Comme Gonzalez, l’affaire a été portée par la famille d’une victime d’un attentat terroriste. Et, comme Gonzalez, les membres de la famille de la victime utilisent les lois antiterroristes américaines pour tenir Twitter, Google et Facebook responsables, arguant que les plateformes ont aidé les organisations terroristes en ne supprimant pas le contenu de l’EIIS de leurs services. Comme pour le cas précédent, l’inquiétude des plateformes technologiques et des groupes de défense est qu’une décision contre Twitter aurait de profondes conséquences pour les plateformes de médias sociaux et les éditeurs.
« Il y a des implications sur la modération du contenu et si les entreprises pourraient être tenues responsables d’activités violentes, criminelles ou diffamatoires promues sur leurs sites Web », déclare le Bipartisan Policy Center à propos de l’affaire. Si la Cour suprême devait convenir que les plateformes étaient responsables, alors « des politiques de modération de contenu plus importantes et des restrictions sur la publication de contenu devraient être mises en œuvre, ou cela incitera les plateformes à n’appliquer aucune modération de contenu pour éviter la prise de conscience ».
Et, comme l’Electronic Frontier Foundation l’a noté dans son dossier à l’appui de Twitter, les plateformes « seront obligées de prendre des mesures extrêmes et effrayantes pour se protéger d’une responsabilité potentielle ».
Il pourrait même y avoir des ramifications potentielles pour les entreprises dont les services sont principalement exploités hors ligne. « Si une entreprise peut être tenue responsable des actions d’une organisation terroriste simplement parce qu’elle a permis aux membres de cette organisation d’utiliser ses produits dans les mêmes conditions que n’importe quel autre consommateur, alors les implications pourraient être étonnantes », écrit Vox.
Et après
Il faudra encore plusieurs mois avant que nous connaissions l’issue de l’une ou l’autre de ces affaires, bien que les analystes surveilleront de près la procédure pour avoir une idée de l’orientation des juges. Il convient également de noter que ce ne sont pas les seuls cas cruciaux concernant les médias sociaux et le discours en ligne.

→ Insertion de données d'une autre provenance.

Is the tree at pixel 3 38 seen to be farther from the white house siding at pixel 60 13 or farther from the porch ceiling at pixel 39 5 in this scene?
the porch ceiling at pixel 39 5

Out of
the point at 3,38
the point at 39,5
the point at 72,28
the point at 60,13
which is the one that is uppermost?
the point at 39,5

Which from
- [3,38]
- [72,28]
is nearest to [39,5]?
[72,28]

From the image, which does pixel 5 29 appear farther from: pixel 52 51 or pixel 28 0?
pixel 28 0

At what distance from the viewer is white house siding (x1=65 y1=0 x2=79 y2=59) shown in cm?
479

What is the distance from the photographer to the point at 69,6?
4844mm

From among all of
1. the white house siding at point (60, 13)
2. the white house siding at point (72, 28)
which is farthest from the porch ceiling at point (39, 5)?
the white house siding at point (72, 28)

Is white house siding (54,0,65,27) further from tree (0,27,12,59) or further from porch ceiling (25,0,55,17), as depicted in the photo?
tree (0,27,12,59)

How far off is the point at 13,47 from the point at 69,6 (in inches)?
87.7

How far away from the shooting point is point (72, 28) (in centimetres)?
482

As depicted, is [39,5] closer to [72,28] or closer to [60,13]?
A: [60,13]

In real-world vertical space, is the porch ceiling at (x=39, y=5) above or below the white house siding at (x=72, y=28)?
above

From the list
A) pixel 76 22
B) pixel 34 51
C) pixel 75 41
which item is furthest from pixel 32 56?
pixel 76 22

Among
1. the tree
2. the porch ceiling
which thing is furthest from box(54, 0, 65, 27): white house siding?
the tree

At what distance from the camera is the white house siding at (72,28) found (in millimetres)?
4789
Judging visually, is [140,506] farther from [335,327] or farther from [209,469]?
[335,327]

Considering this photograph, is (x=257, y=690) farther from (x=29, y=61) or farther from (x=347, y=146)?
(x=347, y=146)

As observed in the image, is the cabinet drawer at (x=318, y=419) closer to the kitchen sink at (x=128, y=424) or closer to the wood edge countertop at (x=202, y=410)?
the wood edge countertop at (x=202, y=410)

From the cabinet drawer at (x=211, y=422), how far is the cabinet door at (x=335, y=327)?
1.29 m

Il existe deux autres affaires, liées à des lois restrictives sur les médias sociaux en Floride et au Texas, qui pourraient également se retrouver devant la Cour suprême. Ces deux éléments pourraient également avoir des conséquences importantes pour la modération du contenu en ligne.
Dans l’intervalle, de nombreux partisans soutiennent qu’il vaut mieux laisser la réforme de l’article 230 au Congrès, et non aux tribunaux. Comme l’a récemment écrit Jeff Kosseff, professeur de droit à l’US Naval Academy qui a littéralement écrit le livre sur la section 230, des cas comme Gonzalez « nous mettre au défi d’avoir une conversation nationale sur des questions difficiles impliquant la liberté d’expression, la modération du contenu et les préjudices en ligne. » Mais, soutient-il, la décision devrait appartenir à la branche du gouvernement d’où provient la loi.
«Peut-être que le Congrès déterminera que trop de dommages ont proliféré en vertu de l’article 230 et modifiera la loi pour augmenter la responsabilité pour le contenu promu par algorithme. Une telle proposition ferait face à son propre ensemble de coûts et d’avantages, mais c’est une décision du Congrès, pas des tribunaux.